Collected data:
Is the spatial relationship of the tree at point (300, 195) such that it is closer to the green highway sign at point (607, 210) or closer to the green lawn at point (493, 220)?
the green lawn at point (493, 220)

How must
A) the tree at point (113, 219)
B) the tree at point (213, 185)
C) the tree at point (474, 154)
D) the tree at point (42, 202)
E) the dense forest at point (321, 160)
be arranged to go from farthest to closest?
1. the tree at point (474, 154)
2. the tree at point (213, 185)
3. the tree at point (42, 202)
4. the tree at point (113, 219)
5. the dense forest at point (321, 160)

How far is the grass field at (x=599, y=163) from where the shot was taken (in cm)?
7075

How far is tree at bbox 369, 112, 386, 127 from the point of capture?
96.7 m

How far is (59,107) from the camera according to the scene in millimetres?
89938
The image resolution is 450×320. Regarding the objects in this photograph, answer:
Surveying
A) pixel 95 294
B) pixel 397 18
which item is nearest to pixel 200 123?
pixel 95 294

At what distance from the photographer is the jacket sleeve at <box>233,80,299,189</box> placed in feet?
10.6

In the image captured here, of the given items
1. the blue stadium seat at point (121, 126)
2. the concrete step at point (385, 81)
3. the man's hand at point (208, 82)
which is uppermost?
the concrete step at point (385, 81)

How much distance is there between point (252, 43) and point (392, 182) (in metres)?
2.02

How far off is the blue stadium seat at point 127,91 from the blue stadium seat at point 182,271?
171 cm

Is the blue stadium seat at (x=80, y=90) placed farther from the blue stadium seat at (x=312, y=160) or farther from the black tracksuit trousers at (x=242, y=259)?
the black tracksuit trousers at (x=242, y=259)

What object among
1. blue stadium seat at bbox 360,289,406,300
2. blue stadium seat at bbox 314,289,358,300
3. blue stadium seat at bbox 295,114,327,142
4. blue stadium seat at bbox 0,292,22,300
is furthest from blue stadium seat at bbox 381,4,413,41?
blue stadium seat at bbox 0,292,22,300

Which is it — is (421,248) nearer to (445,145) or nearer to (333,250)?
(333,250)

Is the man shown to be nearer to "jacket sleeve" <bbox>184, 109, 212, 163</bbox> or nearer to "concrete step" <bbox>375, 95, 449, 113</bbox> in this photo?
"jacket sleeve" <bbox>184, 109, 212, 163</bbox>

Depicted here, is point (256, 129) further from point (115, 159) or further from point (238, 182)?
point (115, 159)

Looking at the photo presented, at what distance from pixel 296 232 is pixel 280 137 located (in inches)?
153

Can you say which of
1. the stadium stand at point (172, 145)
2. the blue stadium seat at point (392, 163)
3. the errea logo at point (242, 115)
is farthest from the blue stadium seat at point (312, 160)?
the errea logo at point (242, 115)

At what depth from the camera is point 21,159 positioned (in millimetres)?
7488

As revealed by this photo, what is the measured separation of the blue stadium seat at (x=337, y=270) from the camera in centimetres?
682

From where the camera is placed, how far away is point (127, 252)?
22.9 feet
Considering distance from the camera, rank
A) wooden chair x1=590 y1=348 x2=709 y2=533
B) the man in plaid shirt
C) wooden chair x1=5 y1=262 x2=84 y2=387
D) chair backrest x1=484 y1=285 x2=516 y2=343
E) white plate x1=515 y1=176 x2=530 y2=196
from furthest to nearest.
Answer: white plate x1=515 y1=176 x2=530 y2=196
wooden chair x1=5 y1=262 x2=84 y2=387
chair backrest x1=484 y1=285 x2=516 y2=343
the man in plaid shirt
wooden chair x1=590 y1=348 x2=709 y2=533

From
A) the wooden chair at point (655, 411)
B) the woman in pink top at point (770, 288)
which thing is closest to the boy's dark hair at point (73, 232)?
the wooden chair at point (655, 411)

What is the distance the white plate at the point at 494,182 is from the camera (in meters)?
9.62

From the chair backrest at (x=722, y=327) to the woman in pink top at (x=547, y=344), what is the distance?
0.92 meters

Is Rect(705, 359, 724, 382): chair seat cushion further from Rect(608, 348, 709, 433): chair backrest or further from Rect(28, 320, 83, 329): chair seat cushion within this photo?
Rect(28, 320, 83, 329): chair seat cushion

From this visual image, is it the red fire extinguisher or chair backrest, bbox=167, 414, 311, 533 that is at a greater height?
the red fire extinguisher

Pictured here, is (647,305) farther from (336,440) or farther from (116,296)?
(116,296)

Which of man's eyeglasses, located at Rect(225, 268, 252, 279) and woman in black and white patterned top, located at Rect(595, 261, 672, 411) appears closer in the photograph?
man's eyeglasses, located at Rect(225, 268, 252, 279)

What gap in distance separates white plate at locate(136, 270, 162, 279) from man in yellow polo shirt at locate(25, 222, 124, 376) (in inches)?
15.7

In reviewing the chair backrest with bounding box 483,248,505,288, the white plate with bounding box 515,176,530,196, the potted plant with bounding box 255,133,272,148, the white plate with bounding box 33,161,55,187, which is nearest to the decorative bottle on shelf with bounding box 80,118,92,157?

WHAT THE EXERCISE ASKS:
Render the entries as a numbered list, from the line containing "From the chair" through the final line of the entries. Omit blank lines.

FINISHED EXERCISE:
1. From the chair backrest at (x=722, y=327) to the woman in pink top at (x=547, y=344), what is the distance?
2. 0.92 meters
3. Is Rect(705, 359, 724, 382): chair seat cushion further from Rect(608, 348, 709, 433): chair backrest or further from Rect(28, 320, 83, 329): chair seat cushion within this photo?
4. Rect(28, 320, 83, 329): chair seat cushion
5. From this visual image, is it the red fire extinguisher or chair backrest, bbox=167, 414, 311, 533 that is at a greater height?
6. the red fire extinguisher
7. Pictured here, is (647,305) farther from (336,440) or farther from (116,296)?
8. (116,296)
9. Which of man's eyeglasses, located at Rect(225, 268, 252, 279) and woman in black and white patterned top, located at Rect(595, 261, 672, 411) appears closer in the photograph?
10. man's eyeglasses, located at Rect(225, 268, 252, 279)
11. What gap in distance separates white plate at locate(136, 270, 162, 279) from man in yellow polo shirt at locate(25, 222, 124, 376) (in inches)?
12. 15.7
13. In reviewing the chair backrest with bounding box 483,248,505,288, the white plate with bounding box 515,176,530,196, the potted plant with bounding box 255,133,272,148, the white plate with bounding box 33,161,55,187, which is nearest to the decorative bottle on shelf with bounding box 80,118,92,157?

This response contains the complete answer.